DATA:
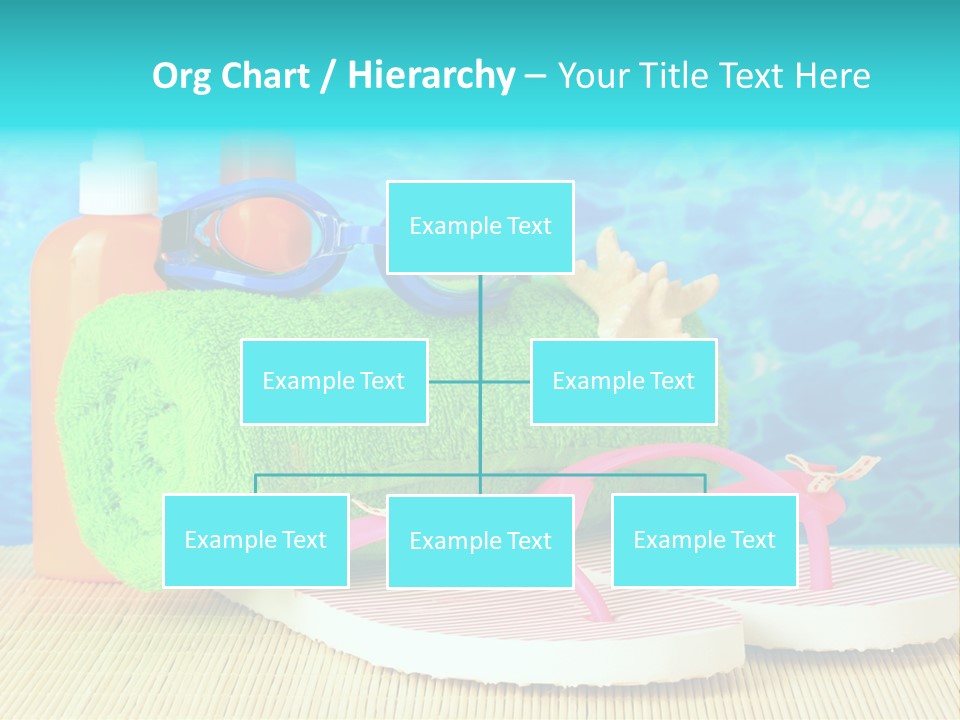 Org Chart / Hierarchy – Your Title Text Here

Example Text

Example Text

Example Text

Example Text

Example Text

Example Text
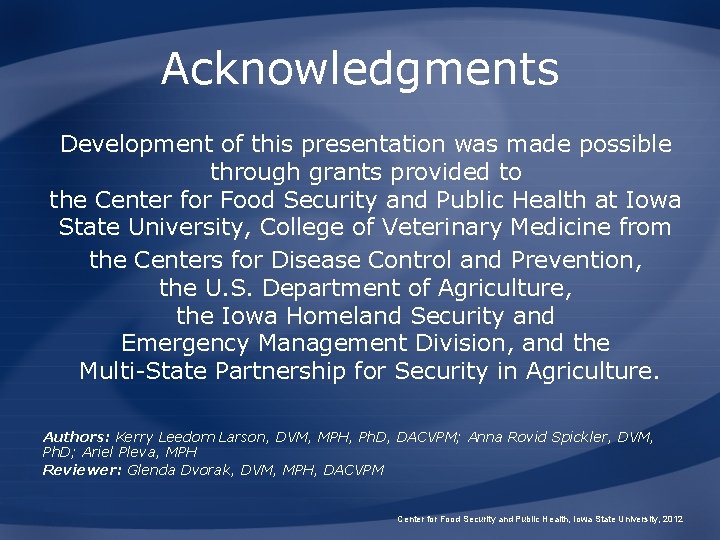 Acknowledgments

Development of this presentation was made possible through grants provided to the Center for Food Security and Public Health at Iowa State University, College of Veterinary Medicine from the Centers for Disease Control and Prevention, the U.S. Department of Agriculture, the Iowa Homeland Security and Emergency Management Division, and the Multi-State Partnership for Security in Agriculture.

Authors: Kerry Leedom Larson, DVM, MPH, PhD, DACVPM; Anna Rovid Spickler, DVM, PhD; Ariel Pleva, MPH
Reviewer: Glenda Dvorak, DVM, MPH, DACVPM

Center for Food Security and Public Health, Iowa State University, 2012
...
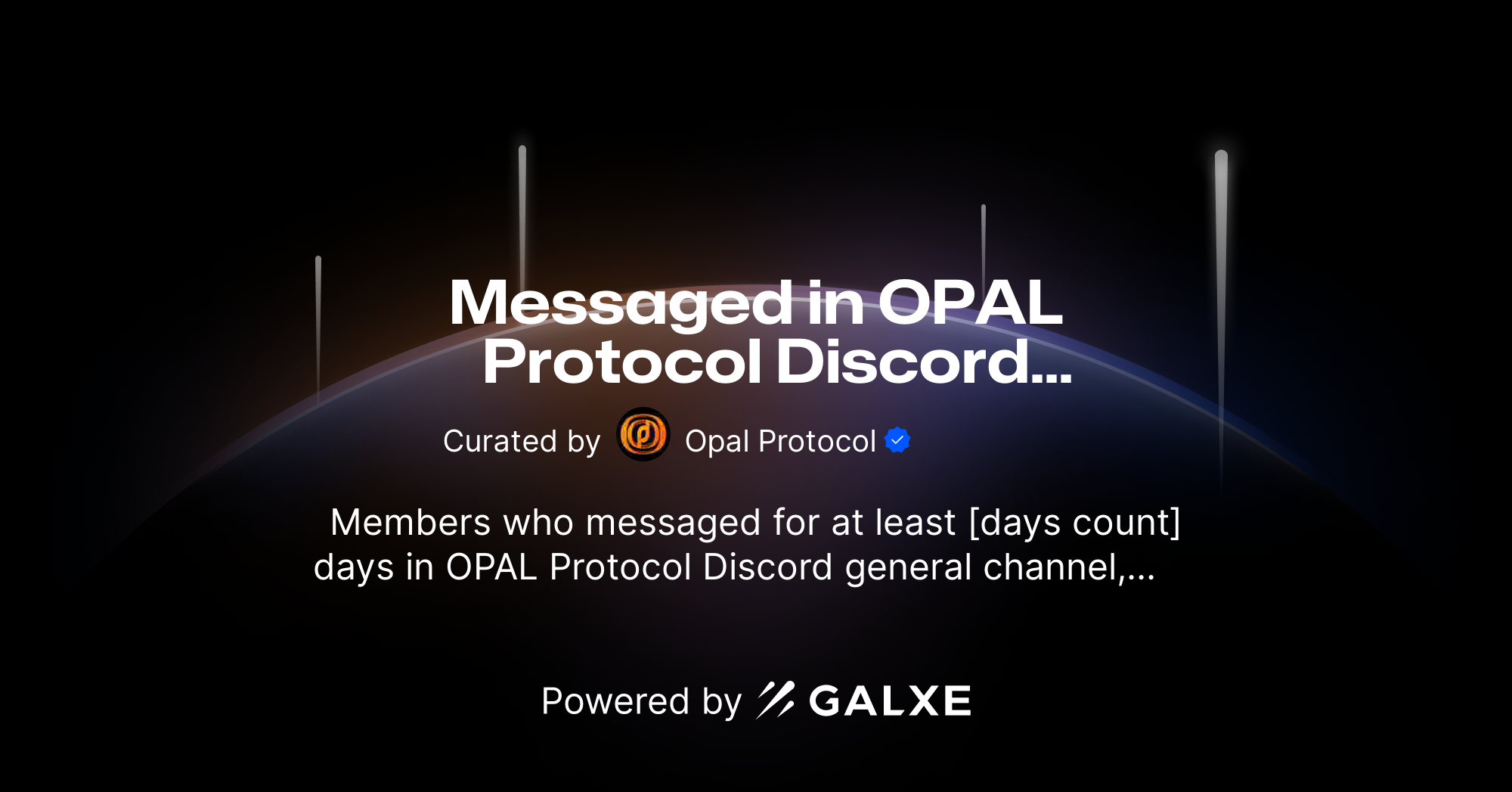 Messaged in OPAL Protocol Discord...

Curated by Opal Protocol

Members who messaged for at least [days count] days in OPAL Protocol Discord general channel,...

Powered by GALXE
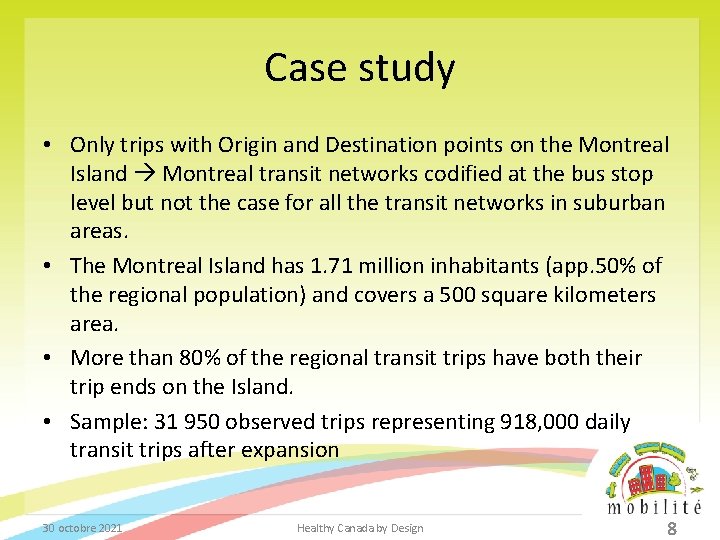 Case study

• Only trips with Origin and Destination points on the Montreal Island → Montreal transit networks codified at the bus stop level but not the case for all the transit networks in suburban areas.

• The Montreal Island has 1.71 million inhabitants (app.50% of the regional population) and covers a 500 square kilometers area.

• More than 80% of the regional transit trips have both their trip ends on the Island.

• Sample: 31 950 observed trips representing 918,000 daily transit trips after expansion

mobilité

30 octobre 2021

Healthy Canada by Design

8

WORK REQUEST: Reproduce the listing above only between the lines holding "Org Chart / Hierarchy – Your Title Text Here" and "Center for Food Security and Public Health, Iowa", inclusive. Every line must match exactly, and pictures are dropped.

FINAL ANSWER:
 Org Chart / Hierarchy – Your Title Text Here

Example Text

Example Text

Example Text

Example Text

Example Text

Example Text
 Acknowledgments

Development of this presentation was made possible through grants provided to the Center for Food Security and Public Health at Iowa State University, College of Veterinary Medicine from the Centers for Disease Control and Prevention, the U.S. Department of Agriculture, the Iowa Homeland Security and Emergency Management Division, and the Multi-State Partnership for Security in Agriculture.

Authors: Kerry Leedom Larson, DVM, MPH, PhD, DACVPM; Anna Rovid Spickler, DVM, PhD; Ariel Pleva, MPH
Reviewer: Glenda Dvorak, DVM, MPH, DACVPM

Center for Food Security and Public Health, Iowa State University, 2012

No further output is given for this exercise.